The problem with moving fast in a discovery, when you’re exploring a new problem domain or trying to validate a hypothesised solution, is that many things are uncertain. You’re working in the Great Unknown and it’s hard to get your bearings: when will we be done? what do we know and not know? have we made any progress? are we even in the right place?

These are all questions you’ll be asking yourself.

It’s a common trait for teams to get stuck in a discovery for weeks or months on end. This is normal. You’re trying to bottom something out, find the edges, and it’s natural to keep digging because the end is never clear.

As Jeff Patton says:

the primary measure of progress during discovery isn’t delivery velocity, it’s learning velocity. And sadly, we can’t measure its features or stories completed. And, even worse, we can’t plan two weeks of it in detail because what we learn today can and should change what we do tomorrow.1

The goal posts we normally set ourselves during delivery aren’t going to work. We need to optimise for learning velocity, and apply tactics that help us learn faster.

Loops not stages

Discovery and alpha stages are often presented as sequential. You do some discovery then move on to alpha. We think there’s these clear boundaries between the modes of working, and that you can generate enough knowledge in discovery to allow you to move on to alpha.

But it doesn’t really work like that.

Discovery – problem understanding – is a divergent activity: we go broad to gather lots of information and ideas.

In the Problem Understanding phase we gather data to help us understand and frame the problem. Data includes both qualitative and quantitative data, such as customer interviews, surveys, support tickets, sales call feedback, product usage, and NPS feedback.2

Alpha – solution exploration – is a convergent activity: we whittle those ideas down to the most promising ones.

In Solution Exploration, designers use the data gathered during Problem Understanding to frame the problem to be solved. Designers explicitly write down what the problem is, use cases, target users, and anything that’s out of scope. After getting buy-in from the PM and team, they explore solutions by creating sketches, wireframes, and prototypes. Engineers are looped in to provide feedback on technical feasibility. Researchers do usability testing in this phase as well.3

If you learn that an idea is promising, you’ll probably have more questions about it. But if your discovery stage has finished, it’s hard to go back and ask those.
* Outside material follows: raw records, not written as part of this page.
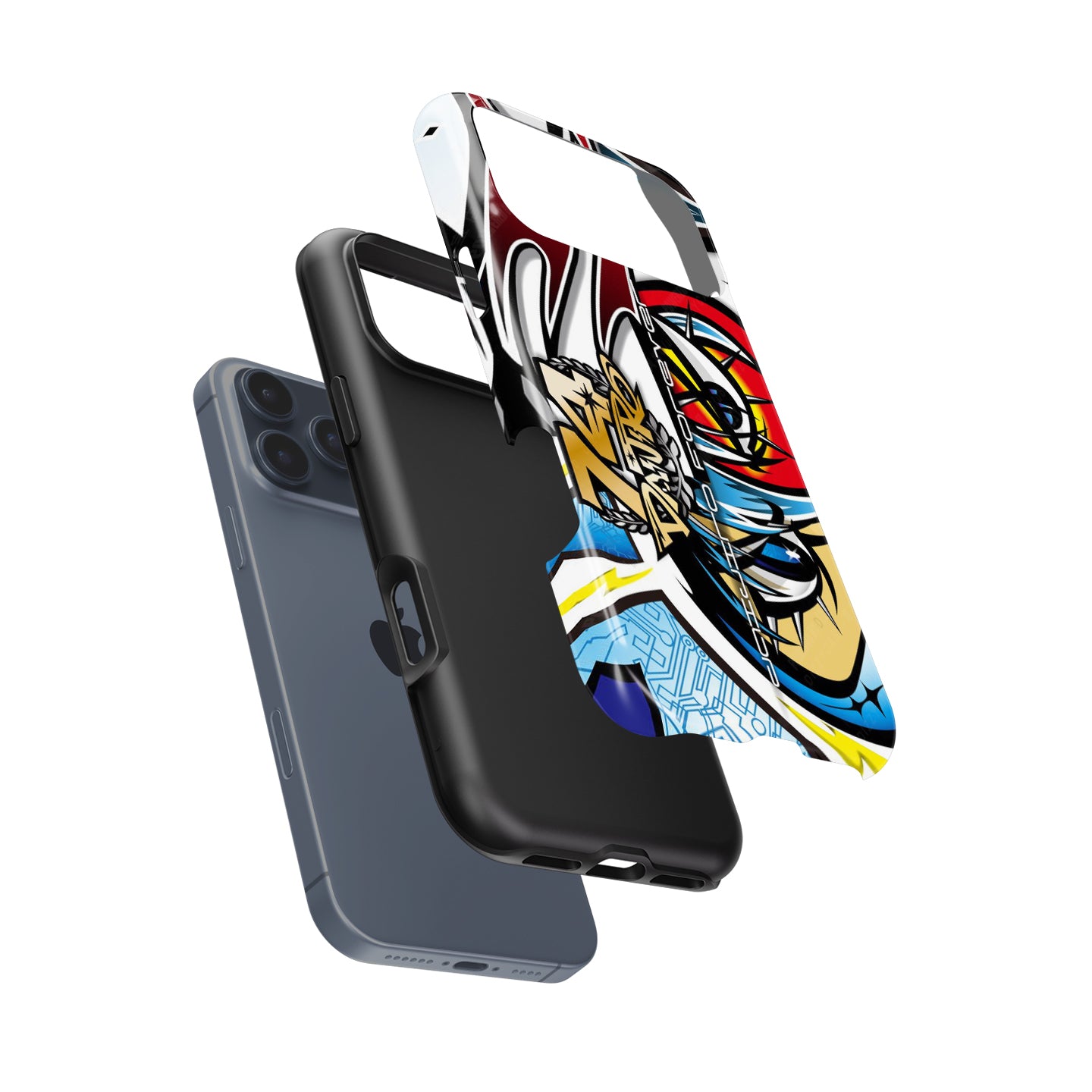 Celebrate MotoGP Legend Daijiro Kato with This Iconic Phone Case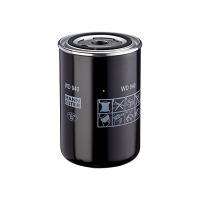 Hydraulikfilter MANN-FILTER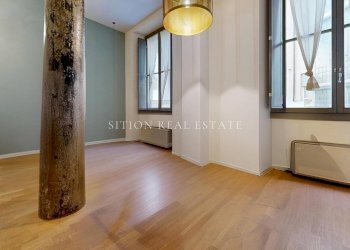 Foto 4 - Appartamento Via Castelfidardo
 
8, Milano - foto 4
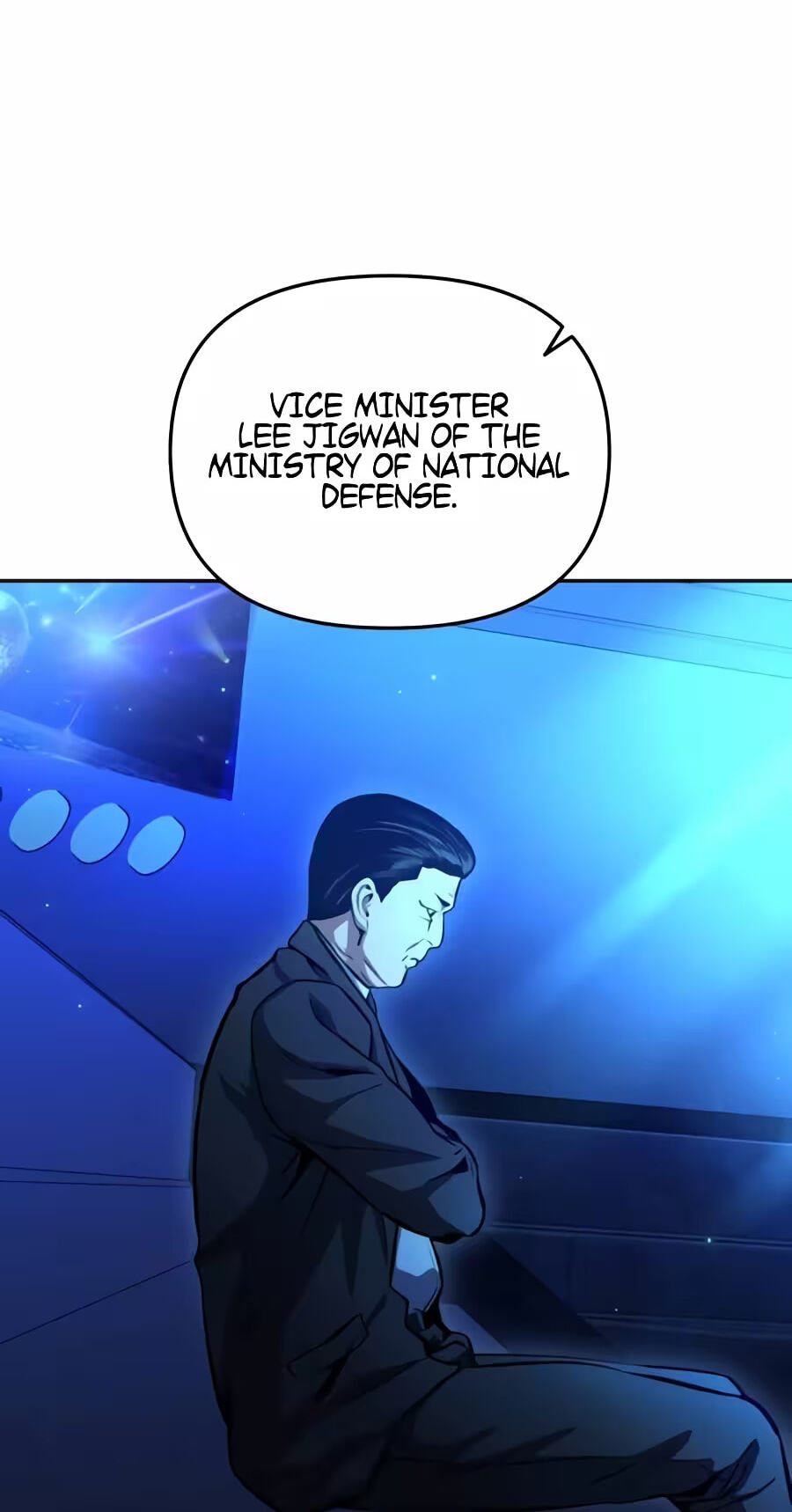 The Unrivaled Labyrinth Architect Chapter 36 page 84 - 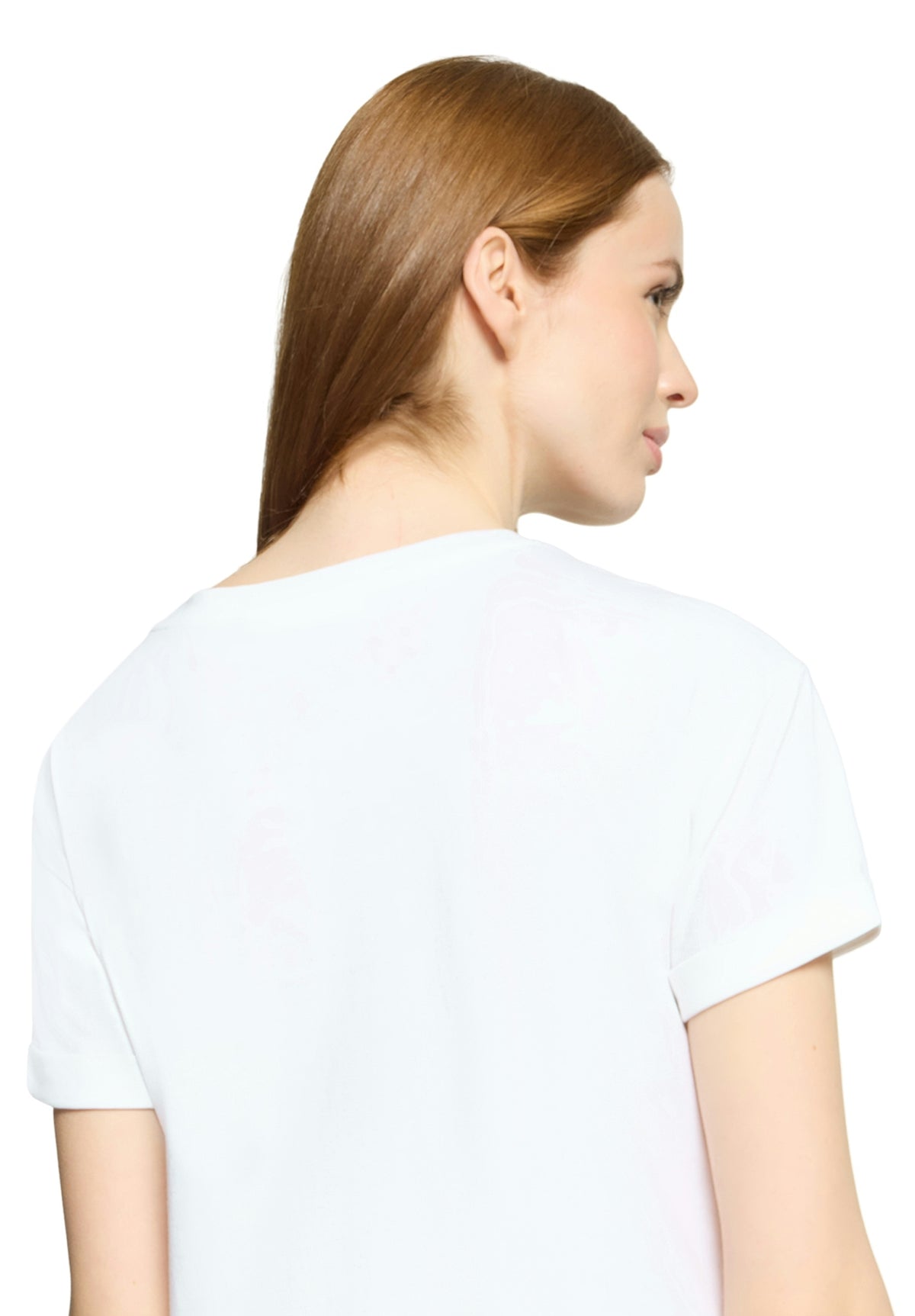Shirt Kurz 1/2 Arm - 24333365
When viewed as separate stages, what we learn when exploring solutions cannot feed back into what we understand about the problem.

So we need to view discovery and alpha as a loop, feeding learnings from exploring solutions back into our understanding of the problem.

Manifest ideas to check understanding

To create this loop, do away with the idea of discovery and alpha as stages. Blend them together. Start bringing ideas in to your discovery to check understanding.

Make more use of sketches. You don’t have to plan time to create sketches or spend ages doing it, just get an idea out there quickly. “Sketches have fleeting value. They are valuable for a very short period of time.”4 You can validate ideas with a sketch, bottoming things out and whittling down ideas.

The sketch is not the end goal. The end goal of the drawing process is what you learn while sketching. So don’t worry if you can’t sketch. In fact, if you’re too good you might just fool yourself into thinking your sketch is a deliverable. It’s not. The real value of sketching is that it allows you to explore and refine ideas in a quick, iterative and visual manner with little overhead or learning curve. Rapid ideation around flow and interaction, layout and hierarchy, can be quickly established, rearranged or discarded wholesale—all without ever touching a computer.5

And a sketch can be anything. It doesn’t need to be what a UI might look like, it can be a series of words and arrows to map out a story in a scrappy, sketchy way. Or it could be the JSON output of an API call, a list of properties.

Manifest your ideas and put these in front of people, to check you’re understanding the problem fully.

Learning by doing

Working in this way is at the heart of lean product development. It’s about speeding up learning and reducing uncertainty by becoming comfortable with showing scrappy ideas. “The sooner we get our ideas out, the sooner we can figure out what those revisions should be.”6

It’s about learning by doing. Thinking and making as one activity, where what you learn improves your next try.

Don’t view these as separate stages. Alpha is discovery.